Distant Souls Development Blog: Tricks

This is a follow up from GCN's 25 Performance Tips from Nick Thibieroz

I intended to update the original post, but changing the post name would invalidate links, and the post was already huge, so I decided it was wiser to split it.

#26: Coalesce reads and writes to Unordered Access Views to help with memory accesses.

#27: Render your skybox last and your first-person geometry first (should be a given by today's standards :)).

#28: Using D16 shadow maps will provide a modest performance boost and a large memory saving.

#29: Avoid unnecessary DISCARD when Map()ping non-CB resources; some apps still do this at least once a frame.

#30: Minimize GS input and output size or consider Vertex Shader-instancing solutions instead.

#31: A dedicated thread solely responsible for making D3D calls is usually the best way to drive the API.

#32: Avoid sparse shader resource slot assignments, e.g. binding resource slot #0 and #127 is a bad idea.

#33: Thread Group Shared Memory accesses are subject to bank conflicts on addresses that are multiples of 32 DWORD.

#34: The D3DXSHADER_IEEE_STRICTNESS shader compiler flag is likely to produce longer shader code.

#35: Use D3D11_USAGE_IMMUTABLE on read-only resources. A surprising number of games don’t!

#36: Avoid calling Map() on DYNAMIC textures as this may require a conversion from tiled to linear memory.

#37: Only use UAV BIND flag when needed. Leaving it on for non-UAV usage will cause perf issues due to extra sync.

#38: Don’t pass SV_POSITION into a pixel shader unless you are going to use it.
#38v2: Passing interpolated screenpos can be better than declaring SV_POSITION in pixel shader especially if PS is short.

#39: Ensure proxy and predicated geometry are spaced by a few draws when using predicated rendering.

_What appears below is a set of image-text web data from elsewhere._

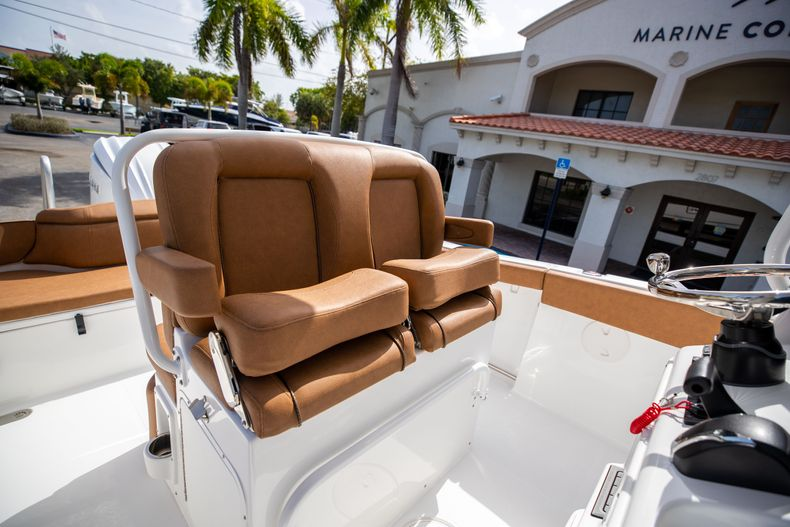 Thumbnail 33 for New 2022 Sea Hunt Ultra 255 SE boat for sale in West Palm Beach, FL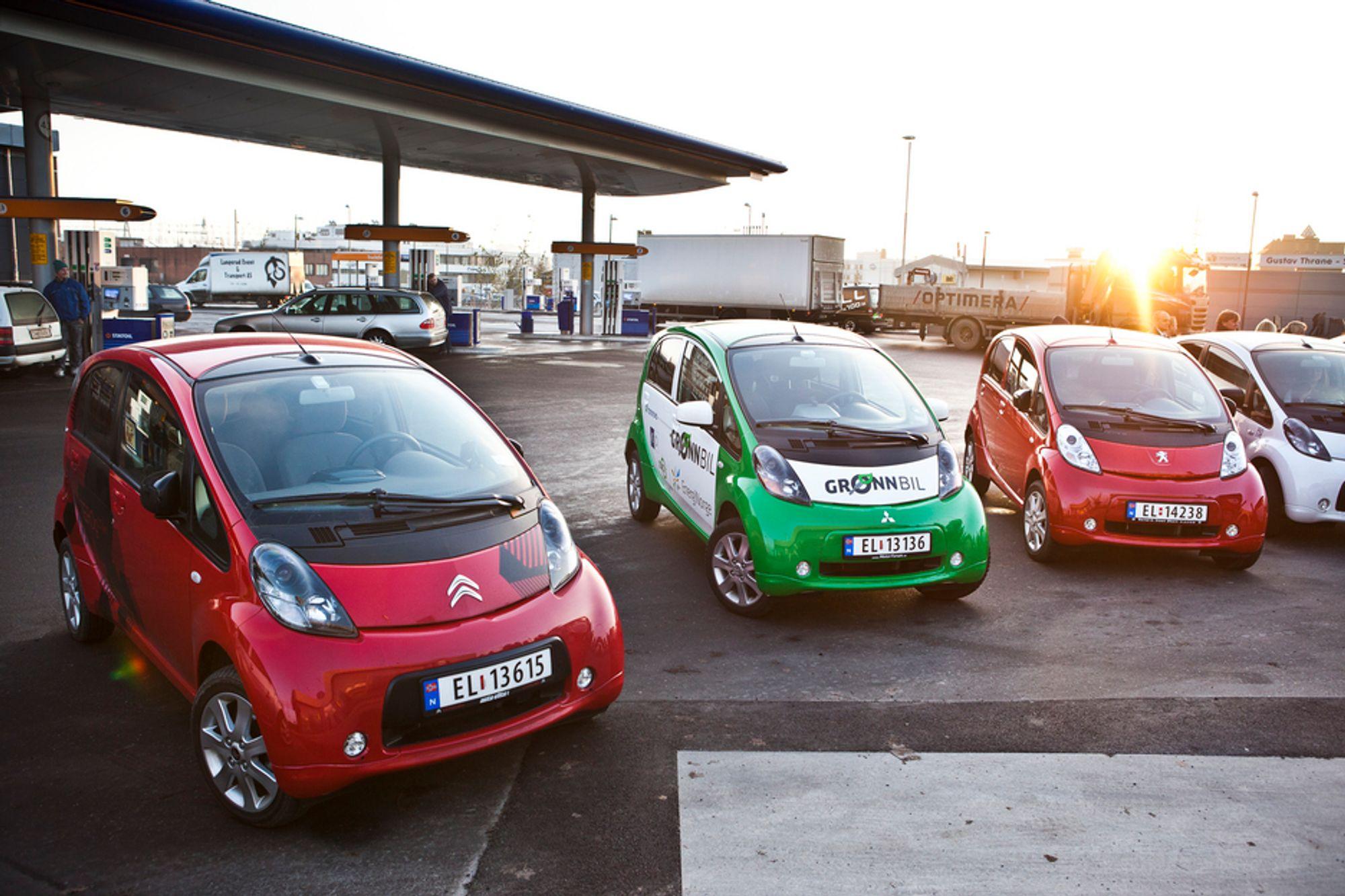 Mitsubishi/PSA-trillingene har størsteparten av æren for elbilsalget i Norge så langt i år, men når Nissan Leaf-leveransene nå har startet har konkurransen hardnet.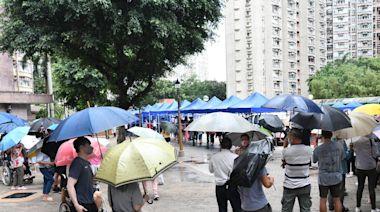 大埔多個屋苑需強檢 居民冒雨排隊等檢測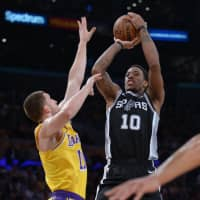 Spurs edge winless Lakers in overtime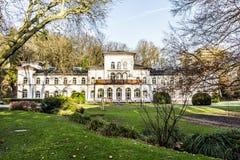 Kurhaus med sceniskt parkerar i dåliga Soden Royaltyfri Foto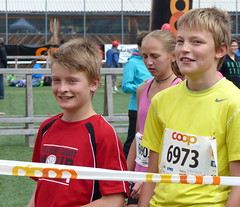 No stress 2 (Cavabienmerci) Tags: boy sports boys sport youth race children schweiz switzerland à child suisse earring running run runners earrings pied runner engadin engadine läufer lauf 2015 graubünden grisons samedan coureur engadiner sommerlauf coureurs engiadina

#40: Fetch indirections increase execution latency; keep it under control especially for VS and DS stages.

#41: Dynamic indexing into a Constant Buffer counts as fetch indirection and should be avoided.

#42: Always clear MSAA render targets before rendering.

#43: With cascaded shadow maps use area culling to exclude geometry already rendered in finer shadow cascades

#44: Avoid over-tessellating geometry that produces small triangles in screen space; in general avoid tiny triangles.

#45: Create shaders before textures to give the driver enough time to convert the D3D ASM to GCN ASM.

#46: Atomic operations on a single TGSM location from all threads will serialize TGSM access.
(TGSM = Thread group shared memory).

#47: Improve motion blur performance by POINT sampling along motion vectors if your source image is RGBA16F.

#48: MIPMapping is underrated - don't forget to use it on displacement maps and volume textures too.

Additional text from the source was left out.